1. İçeriğe git
  2. Ana menüye git
  3. DW'nin diğer sayfalarına git

"Blair'inki iç politik manevra"

Peter Philipp/DW21 Şubat 2007

İngiltere Irak’taki askerlerini çekmeye karar verdi. Haber önce Washington’dan geldi ama İngiltere Başbakanı Tony Blair tarafından açıklanan takvimle onaylandı. Peki Blair’i Irak’taki birliklerini çekmeye sevkeden neydi? DW editörlerinden Peter Philipp’in değerlendirmesi...

https://p.dw.com/p/AZlq

Irak’ta olan bitene müdahale mümkün değilse, durumu en azından iç politika için kullanalım! İngiltere Başbakanı Tony Blair’in yıl sonuna kadar Irak’ta Amerikan koalisyonunda hizmet veren askerlerini çekmeyi planladığı haberini başka türlü yorumlamak imkansız. Yaklaşık 7 bin askerin bir kısmı geri çağrılıyor. Hem de tam vaktinde: Blair’in daha önce ilan ettiği istifasını gerçekleştireceği ve yerel seçimlerin yapılacağı bir zamanda.

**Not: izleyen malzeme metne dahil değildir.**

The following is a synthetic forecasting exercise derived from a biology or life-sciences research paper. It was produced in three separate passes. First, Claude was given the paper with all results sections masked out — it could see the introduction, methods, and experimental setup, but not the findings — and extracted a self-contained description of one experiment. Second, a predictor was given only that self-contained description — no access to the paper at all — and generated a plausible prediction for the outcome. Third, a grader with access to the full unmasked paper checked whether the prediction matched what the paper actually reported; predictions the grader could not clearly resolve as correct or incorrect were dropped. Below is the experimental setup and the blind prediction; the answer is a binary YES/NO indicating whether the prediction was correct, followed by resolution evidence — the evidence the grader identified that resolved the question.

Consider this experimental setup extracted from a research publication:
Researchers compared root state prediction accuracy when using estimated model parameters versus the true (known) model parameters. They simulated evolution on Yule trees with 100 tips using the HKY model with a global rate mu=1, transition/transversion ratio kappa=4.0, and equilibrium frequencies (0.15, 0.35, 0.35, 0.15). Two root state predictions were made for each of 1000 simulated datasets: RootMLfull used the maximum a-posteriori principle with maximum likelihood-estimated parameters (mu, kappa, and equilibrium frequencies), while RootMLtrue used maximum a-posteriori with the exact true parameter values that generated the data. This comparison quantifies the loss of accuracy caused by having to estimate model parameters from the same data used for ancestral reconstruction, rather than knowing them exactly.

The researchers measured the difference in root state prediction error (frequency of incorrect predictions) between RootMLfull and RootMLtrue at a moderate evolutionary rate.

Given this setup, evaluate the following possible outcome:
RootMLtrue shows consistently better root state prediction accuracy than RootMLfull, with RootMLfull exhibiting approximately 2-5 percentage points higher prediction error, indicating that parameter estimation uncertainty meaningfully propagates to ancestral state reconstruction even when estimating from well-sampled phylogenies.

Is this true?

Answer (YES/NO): NO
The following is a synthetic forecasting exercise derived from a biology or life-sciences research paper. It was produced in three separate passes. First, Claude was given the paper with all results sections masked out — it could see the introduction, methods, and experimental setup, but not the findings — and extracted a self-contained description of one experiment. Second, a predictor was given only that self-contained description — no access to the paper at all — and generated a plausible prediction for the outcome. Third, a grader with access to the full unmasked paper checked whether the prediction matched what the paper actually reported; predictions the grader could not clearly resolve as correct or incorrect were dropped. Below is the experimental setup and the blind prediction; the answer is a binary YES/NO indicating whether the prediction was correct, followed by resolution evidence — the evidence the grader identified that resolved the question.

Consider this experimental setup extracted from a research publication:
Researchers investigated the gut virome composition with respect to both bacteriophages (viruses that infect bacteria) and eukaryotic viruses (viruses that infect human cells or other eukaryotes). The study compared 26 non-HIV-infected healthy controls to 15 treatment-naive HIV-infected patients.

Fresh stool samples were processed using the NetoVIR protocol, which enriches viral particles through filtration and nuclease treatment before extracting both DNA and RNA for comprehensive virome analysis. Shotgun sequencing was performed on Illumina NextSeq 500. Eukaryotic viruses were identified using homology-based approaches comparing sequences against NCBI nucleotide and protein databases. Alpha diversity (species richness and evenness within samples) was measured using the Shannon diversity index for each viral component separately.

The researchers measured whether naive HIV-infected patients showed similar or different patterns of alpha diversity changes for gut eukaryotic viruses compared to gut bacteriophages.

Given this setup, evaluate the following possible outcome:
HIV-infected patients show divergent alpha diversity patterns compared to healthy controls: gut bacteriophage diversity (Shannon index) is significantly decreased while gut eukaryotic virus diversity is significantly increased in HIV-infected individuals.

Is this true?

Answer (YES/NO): NO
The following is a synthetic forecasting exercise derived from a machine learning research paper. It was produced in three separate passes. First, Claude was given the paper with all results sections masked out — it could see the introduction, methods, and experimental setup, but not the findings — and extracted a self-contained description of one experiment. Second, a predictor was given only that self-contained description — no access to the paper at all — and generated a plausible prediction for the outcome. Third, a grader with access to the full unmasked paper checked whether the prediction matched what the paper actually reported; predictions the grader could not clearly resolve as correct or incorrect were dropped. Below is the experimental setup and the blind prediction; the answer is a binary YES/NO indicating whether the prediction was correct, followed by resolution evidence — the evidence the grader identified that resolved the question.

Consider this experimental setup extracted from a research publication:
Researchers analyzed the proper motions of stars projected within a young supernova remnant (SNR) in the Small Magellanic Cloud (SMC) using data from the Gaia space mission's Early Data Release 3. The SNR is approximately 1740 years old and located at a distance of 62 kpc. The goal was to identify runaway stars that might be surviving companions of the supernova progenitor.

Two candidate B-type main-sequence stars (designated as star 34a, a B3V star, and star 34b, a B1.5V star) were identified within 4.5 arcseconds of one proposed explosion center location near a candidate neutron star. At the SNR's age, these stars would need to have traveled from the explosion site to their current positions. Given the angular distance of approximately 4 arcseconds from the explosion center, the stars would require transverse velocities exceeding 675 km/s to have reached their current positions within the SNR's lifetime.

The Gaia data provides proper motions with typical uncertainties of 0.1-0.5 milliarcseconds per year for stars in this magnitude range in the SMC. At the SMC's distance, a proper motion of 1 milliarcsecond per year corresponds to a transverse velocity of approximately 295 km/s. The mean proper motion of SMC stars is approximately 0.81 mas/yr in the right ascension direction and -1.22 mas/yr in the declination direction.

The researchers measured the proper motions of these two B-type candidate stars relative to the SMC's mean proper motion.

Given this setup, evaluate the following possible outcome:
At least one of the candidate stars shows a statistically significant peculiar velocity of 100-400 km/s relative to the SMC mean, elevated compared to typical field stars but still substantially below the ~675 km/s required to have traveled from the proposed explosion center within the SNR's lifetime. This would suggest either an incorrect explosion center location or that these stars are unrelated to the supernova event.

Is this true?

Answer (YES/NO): NO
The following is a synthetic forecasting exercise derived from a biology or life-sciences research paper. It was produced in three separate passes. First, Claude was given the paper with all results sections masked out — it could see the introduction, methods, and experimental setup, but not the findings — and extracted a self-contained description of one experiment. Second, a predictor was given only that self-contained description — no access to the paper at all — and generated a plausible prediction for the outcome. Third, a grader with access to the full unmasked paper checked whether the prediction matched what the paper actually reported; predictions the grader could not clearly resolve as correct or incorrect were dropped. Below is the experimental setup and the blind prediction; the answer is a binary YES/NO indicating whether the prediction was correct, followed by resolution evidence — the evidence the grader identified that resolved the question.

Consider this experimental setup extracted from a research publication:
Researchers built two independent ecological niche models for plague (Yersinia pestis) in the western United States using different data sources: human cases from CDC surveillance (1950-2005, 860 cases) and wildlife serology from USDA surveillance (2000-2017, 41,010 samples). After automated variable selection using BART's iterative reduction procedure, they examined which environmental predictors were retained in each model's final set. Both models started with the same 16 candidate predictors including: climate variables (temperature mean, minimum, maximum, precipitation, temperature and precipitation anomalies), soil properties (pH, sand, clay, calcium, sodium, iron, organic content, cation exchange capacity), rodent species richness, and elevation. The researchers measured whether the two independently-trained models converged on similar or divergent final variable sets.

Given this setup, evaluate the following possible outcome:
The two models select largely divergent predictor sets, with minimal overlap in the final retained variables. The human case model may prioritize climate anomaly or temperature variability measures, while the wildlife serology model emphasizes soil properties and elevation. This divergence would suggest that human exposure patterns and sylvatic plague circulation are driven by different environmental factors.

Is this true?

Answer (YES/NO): NO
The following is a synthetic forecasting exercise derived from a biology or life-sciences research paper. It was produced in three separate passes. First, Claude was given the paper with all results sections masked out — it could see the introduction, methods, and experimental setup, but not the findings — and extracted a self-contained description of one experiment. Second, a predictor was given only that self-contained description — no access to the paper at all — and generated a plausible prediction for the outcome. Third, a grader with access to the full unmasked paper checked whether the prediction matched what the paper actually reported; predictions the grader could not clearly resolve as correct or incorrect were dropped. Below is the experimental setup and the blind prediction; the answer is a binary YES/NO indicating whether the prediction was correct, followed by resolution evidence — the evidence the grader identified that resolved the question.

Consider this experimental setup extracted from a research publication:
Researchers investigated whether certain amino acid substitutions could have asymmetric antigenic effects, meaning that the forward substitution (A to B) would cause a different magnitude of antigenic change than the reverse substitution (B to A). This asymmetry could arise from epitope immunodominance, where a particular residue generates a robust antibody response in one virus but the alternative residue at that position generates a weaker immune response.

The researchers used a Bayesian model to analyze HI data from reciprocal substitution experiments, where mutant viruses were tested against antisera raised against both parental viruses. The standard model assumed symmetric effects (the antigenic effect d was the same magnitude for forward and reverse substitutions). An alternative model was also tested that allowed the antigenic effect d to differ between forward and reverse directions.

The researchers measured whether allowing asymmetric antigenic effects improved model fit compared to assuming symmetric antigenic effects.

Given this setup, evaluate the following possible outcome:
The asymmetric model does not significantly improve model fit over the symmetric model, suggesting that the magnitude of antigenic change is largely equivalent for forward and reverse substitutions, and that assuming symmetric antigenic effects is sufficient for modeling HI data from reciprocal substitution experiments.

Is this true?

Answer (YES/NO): NO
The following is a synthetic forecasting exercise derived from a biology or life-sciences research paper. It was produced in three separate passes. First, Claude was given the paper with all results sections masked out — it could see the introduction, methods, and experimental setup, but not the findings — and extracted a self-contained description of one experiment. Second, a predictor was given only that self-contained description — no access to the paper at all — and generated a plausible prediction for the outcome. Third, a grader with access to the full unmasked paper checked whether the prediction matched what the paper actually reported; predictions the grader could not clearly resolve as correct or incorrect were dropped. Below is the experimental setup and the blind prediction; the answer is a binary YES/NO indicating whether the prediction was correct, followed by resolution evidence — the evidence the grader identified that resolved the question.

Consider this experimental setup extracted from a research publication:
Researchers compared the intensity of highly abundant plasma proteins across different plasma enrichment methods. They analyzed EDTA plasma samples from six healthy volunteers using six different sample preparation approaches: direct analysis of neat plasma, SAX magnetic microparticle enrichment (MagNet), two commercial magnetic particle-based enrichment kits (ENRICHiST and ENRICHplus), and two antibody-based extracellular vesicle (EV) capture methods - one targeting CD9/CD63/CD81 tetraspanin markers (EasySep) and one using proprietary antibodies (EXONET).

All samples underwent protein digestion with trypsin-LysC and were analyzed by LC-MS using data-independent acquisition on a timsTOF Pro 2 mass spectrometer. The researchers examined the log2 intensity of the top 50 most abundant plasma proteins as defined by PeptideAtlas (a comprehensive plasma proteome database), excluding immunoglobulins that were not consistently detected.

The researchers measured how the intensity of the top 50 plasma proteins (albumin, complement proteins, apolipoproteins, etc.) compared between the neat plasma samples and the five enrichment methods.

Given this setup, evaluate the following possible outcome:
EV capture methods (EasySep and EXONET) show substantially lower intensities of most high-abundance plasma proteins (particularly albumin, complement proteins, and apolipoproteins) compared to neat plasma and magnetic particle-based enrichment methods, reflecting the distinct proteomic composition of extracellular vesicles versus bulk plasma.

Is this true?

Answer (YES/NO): NO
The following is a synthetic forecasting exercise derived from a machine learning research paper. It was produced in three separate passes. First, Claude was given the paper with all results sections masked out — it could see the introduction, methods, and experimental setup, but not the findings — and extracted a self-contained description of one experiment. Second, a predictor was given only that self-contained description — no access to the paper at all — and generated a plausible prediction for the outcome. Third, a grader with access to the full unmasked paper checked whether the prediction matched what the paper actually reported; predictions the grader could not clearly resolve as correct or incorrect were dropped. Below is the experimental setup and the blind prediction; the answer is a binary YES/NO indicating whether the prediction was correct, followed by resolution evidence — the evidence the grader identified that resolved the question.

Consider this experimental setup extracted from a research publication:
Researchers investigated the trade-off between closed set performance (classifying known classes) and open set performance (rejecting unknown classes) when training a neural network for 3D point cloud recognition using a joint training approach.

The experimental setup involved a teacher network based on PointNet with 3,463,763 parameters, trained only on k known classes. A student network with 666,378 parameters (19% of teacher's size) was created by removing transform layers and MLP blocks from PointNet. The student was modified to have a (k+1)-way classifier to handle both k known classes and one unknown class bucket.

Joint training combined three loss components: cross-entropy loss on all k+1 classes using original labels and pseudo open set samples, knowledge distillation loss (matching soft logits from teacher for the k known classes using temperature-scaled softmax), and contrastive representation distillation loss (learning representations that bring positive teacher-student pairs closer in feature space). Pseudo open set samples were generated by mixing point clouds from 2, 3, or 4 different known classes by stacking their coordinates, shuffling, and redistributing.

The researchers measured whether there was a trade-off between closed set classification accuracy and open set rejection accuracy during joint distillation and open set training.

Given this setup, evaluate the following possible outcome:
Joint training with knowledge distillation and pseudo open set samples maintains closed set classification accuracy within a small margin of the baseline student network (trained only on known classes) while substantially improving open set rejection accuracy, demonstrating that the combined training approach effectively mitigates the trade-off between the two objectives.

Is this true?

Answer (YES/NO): NO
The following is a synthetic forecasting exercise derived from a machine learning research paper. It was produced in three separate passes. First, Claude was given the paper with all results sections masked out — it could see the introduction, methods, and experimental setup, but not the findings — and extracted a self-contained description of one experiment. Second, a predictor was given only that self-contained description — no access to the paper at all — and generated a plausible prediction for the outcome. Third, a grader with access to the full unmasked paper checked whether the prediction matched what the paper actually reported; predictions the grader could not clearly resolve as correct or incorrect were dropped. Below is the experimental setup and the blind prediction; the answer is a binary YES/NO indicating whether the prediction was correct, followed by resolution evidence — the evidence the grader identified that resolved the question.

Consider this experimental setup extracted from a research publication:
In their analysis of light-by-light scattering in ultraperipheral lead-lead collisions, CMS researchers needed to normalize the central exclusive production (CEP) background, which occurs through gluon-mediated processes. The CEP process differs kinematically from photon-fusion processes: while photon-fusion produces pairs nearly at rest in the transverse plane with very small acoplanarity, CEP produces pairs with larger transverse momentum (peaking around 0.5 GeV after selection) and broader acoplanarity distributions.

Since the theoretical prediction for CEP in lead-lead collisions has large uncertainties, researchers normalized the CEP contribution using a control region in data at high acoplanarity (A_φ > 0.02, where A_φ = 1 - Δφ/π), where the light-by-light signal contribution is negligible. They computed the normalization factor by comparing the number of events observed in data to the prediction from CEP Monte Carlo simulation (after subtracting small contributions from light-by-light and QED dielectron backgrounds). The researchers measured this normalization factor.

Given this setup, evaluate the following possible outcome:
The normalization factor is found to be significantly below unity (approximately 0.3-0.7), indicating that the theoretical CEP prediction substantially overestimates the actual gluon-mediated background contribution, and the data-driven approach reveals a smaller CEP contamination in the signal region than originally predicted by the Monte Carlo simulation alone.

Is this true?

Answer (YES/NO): NO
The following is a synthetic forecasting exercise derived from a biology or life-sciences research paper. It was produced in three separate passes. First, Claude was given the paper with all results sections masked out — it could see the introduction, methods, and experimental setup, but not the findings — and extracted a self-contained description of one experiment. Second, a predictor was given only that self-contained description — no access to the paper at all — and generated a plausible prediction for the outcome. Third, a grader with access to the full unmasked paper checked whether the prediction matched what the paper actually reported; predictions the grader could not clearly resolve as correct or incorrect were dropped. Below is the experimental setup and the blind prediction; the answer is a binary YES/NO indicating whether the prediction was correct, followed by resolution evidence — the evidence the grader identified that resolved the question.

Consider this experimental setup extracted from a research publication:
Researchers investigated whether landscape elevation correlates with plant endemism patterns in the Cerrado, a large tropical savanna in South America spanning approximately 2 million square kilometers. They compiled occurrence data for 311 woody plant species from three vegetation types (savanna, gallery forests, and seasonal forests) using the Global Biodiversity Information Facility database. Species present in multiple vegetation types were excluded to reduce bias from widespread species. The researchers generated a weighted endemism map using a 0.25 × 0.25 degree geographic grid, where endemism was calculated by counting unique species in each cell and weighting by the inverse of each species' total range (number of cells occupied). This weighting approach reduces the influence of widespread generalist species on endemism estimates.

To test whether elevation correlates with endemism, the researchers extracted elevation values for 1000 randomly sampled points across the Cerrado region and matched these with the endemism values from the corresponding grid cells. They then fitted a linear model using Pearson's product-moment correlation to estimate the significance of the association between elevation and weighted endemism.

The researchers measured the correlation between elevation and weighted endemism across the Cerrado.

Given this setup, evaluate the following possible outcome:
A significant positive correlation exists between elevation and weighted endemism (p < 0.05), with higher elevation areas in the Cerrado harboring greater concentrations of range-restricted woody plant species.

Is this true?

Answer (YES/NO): YES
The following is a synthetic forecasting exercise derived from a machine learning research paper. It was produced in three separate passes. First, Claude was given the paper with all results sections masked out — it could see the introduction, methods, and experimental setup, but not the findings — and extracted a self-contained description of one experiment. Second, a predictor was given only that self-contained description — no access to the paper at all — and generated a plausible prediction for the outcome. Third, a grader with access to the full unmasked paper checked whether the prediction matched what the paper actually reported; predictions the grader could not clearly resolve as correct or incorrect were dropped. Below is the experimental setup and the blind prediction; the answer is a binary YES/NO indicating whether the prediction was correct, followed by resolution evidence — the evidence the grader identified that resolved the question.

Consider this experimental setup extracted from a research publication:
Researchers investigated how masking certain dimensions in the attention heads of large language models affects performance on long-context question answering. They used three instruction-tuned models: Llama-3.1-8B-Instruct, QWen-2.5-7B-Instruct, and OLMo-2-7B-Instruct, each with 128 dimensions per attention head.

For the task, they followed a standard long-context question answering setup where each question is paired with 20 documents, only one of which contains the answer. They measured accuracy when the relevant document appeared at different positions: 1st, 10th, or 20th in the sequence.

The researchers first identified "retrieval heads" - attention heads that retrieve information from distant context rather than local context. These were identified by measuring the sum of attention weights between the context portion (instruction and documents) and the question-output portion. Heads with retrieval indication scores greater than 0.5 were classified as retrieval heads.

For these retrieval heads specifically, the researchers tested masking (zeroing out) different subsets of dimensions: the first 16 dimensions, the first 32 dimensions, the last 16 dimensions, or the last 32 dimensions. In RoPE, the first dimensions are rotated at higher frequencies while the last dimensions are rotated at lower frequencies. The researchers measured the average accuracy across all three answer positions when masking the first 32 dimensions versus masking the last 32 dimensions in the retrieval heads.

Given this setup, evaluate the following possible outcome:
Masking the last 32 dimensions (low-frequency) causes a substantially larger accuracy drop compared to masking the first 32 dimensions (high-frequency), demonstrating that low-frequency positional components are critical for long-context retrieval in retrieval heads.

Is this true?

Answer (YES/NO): YES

İngiltere Başbakanı zor bir oyun deniyor: Şimdiye kadar ABD’nin Irak’taki en güvenilir müttefiki olarak kabul ediliyordu, şimdi tam da George Bush’un birlikleri arttırma kararı verdiği bir dönemde geri çekiliyor ve bununla sadakatsizlik suçlamasına maruz kalmayı göze alıyor. Bağdat ve çevresinden sorumlu Amerikalılar, şimdiye kadar pek başarılı olmasa da teröristler ve isyancılara karşı operasyonları yürütüyorlar. Basra ve çevresinden sorumlu İngilizler ise görece huzurlu bir ortamdalar. Sonuçta Londra’nın kararı güvenlik açısından bir şeyi değiştirmeyecek ama sembolik önemi büyük.

Blair, sadakatsizlik suçlamasından ancak, görevi yerine getirdiği gerekçesi ile kurtulabilir. Böylece Amerikalılardan gelecek eleştirileri önlemeyi ve iç politikada puan kazanmayı umabilir. Ama Washington da Irak’taki durumdan haberdar ve birden bire İngiltere’nin angajmanını bir başarı öyküsü olarak değerlendirmesi için neden yok. Blair için söylenecek tek olumlu şey, politik yaşamına son vermeden önce, İngilizlerin uzun zamandır hata olarak gördüğü ve eleştirdiği Washington bağımlığını, kısmen düzeltmesidir.

İngiltere’nin geri çekileceğini açıklaması Irak’taki durum açısından bir şeyi değiştirmeyecek. Tabii ki güneydeki Şiiler işgalcilere karşı bir operasyon başlatmaya kalkmazlarsa. Eğer bu noktaya gelinirse, geri kalan İngiliz birliklerinin bunu önlemeye gücü yetmeyecektir. O zaman Bağdat ve çevresinde yeteri kadar sorunları olan Amerikalılar bir de güney Irak’la ilgilenmek zorunda kalacak. İşte o zaman Blair’in Bush’un müttefikleri arasındaki konumu tamamen değişecektir.

Öte yandan bu noktaya gelinmesi pek olası gözükmüyor, çünkü Iraklı Şiilerin işgalci güçlerle kavgaya ve zaten kendilerine ait olan bir şeyi şiddete başvurarak elde etmeye ihtiyaçları yok. Irak’ta iktidara zaten sahipler. Tek tehlike, Washington’ın İran’la anlaşmazlığı tırmandırması ve Tahran’ın Amerikalıların durumunu zorlaştırmak için Irak’taki müttefiklerini harekete geçirmesi. Böyle bir durumda en kolayı, isyanı, işgalcilerin zaten zayıf olduğu noktada güney Irak’ta başlatmak olacaktır.